For the fourth consecutive year, Nilan Johnson Lewis has made a significant contribution to help fund the Marshall-Brennan Constitutional Literacy Project at Mitchell.
In the program, law students teach a class on constitutional law for nine weeks at a local high school. The high school students can then take part in a moot court competition. The law firm’s contribution helps pay for that local competition and for the winners and two law student coaches to attend the national moot court in Washington, D.C.
We asked Sheila Kerwin, a 1991 Mitchell graduate and shareholder at Nilan Johnson Lewis, about the firm’s participation and its commitment to the program.
Why does Nilan Johnson choose to support the Marshall Brennan program?
Because teaching constitutional literacy can provide a lifetime of skills and knowledge both for the law student teaching “fellows” and the high school students who take the class and engage in local and national moot court competitions. The program provides an amazing opportunity for law student to develop leadership and communication skills that will be critical to their development as attorneys when they graduate. At the same time, the high school students have an opportunity to analyze fundamental constitutional law questions and learn oral advocacy skills as they debate issues on civil rights. We have been extremely impressed with Associate Dean Mary Pat Byrn’s commitment to the program and excited to hear how meaningful the program is to both law and high school students.
This is your fourth year of contributing. What kind of feedback have you received for your involvement?
Employees of our firm are pleased that we have made a commitment to this important program. Support of the Marshall-Brennan program is consistent with our firm’s core values and we are excited to have the opportunity to be partners with Associate Dean Byrn and William Mitchell on this project.
From your firm’s perspective, what’s the biggest benefit of Marshall-Brennan?
Our firm believes in being a good corporate citizen, and we have always supported community programs throughout our history. The greatest benefit is knowing that we are giving back to the community and hopefully inspiring a future Supreme Court justice.

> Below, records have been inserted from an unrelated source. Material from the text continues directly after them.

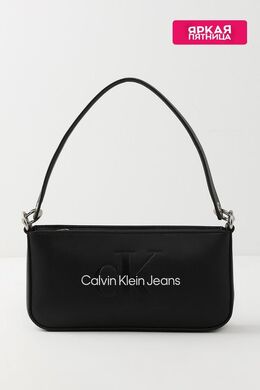Calvin Klein: Чёрная сумка 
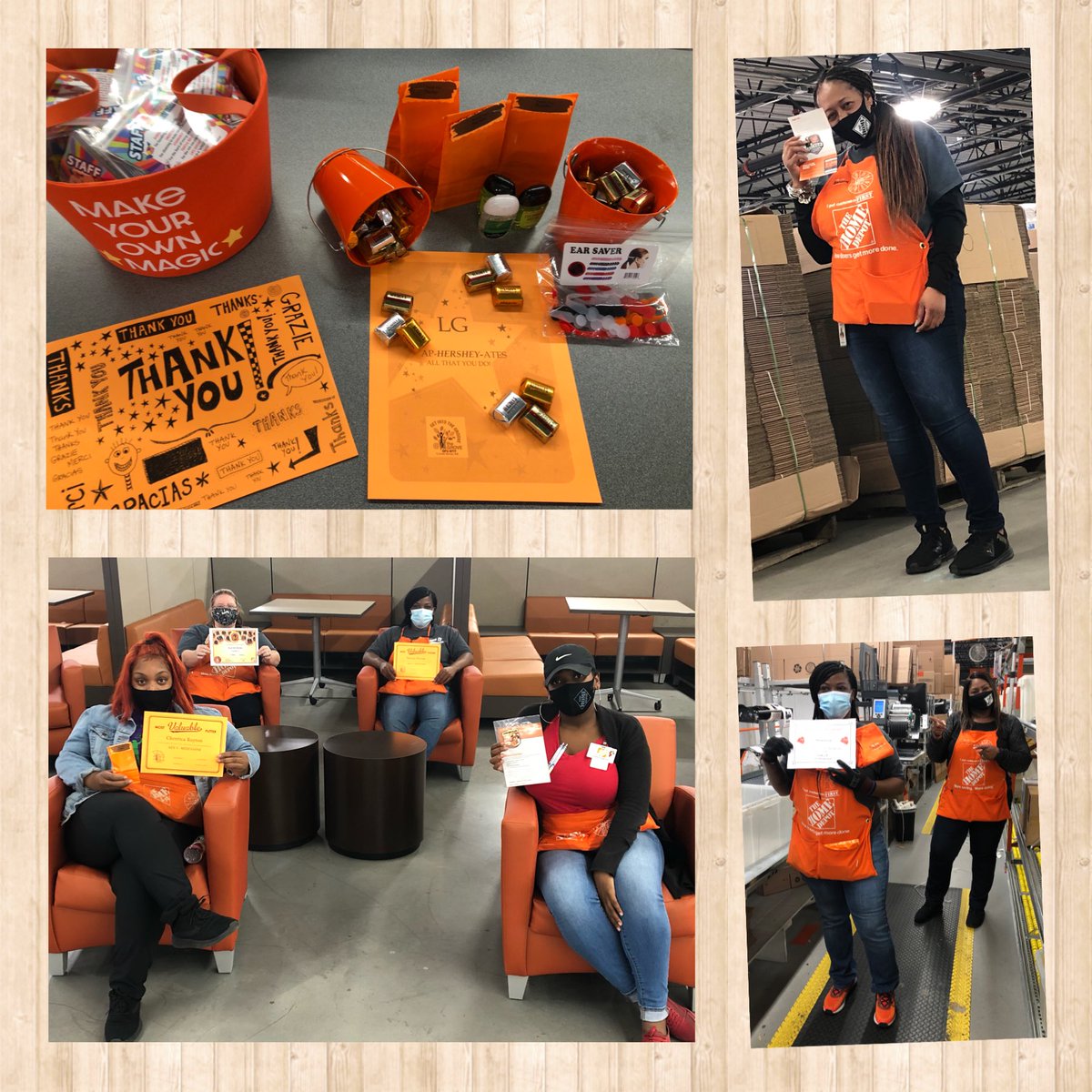 Key 3 Celebration 🎉 
As I transition to weekends on night (Key 5), I want to Thank the Entire Key 3 Team for all their hard work, efforts, Love &amp; Support! 🥰
It has been a pleasure to work with you all.🧡
#LGAFTERDARK 
#KEY3 #KEY4 #KEY5 <a href="/TheGroveDFC/">The Grove</a>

We do include our participation in the Marshall-Brennan program on promotional materials and we trust that clients appreciate our engagement in this inspiring Constitutional Literacy Project.
Do you currently have any Marshall-Brennan Project alumni working there?
We do not currently but hope to in the future!
Mitchell is the only Minnesota law school selected to participate in the Marshall-Brennan Project and one of only a handful in the country.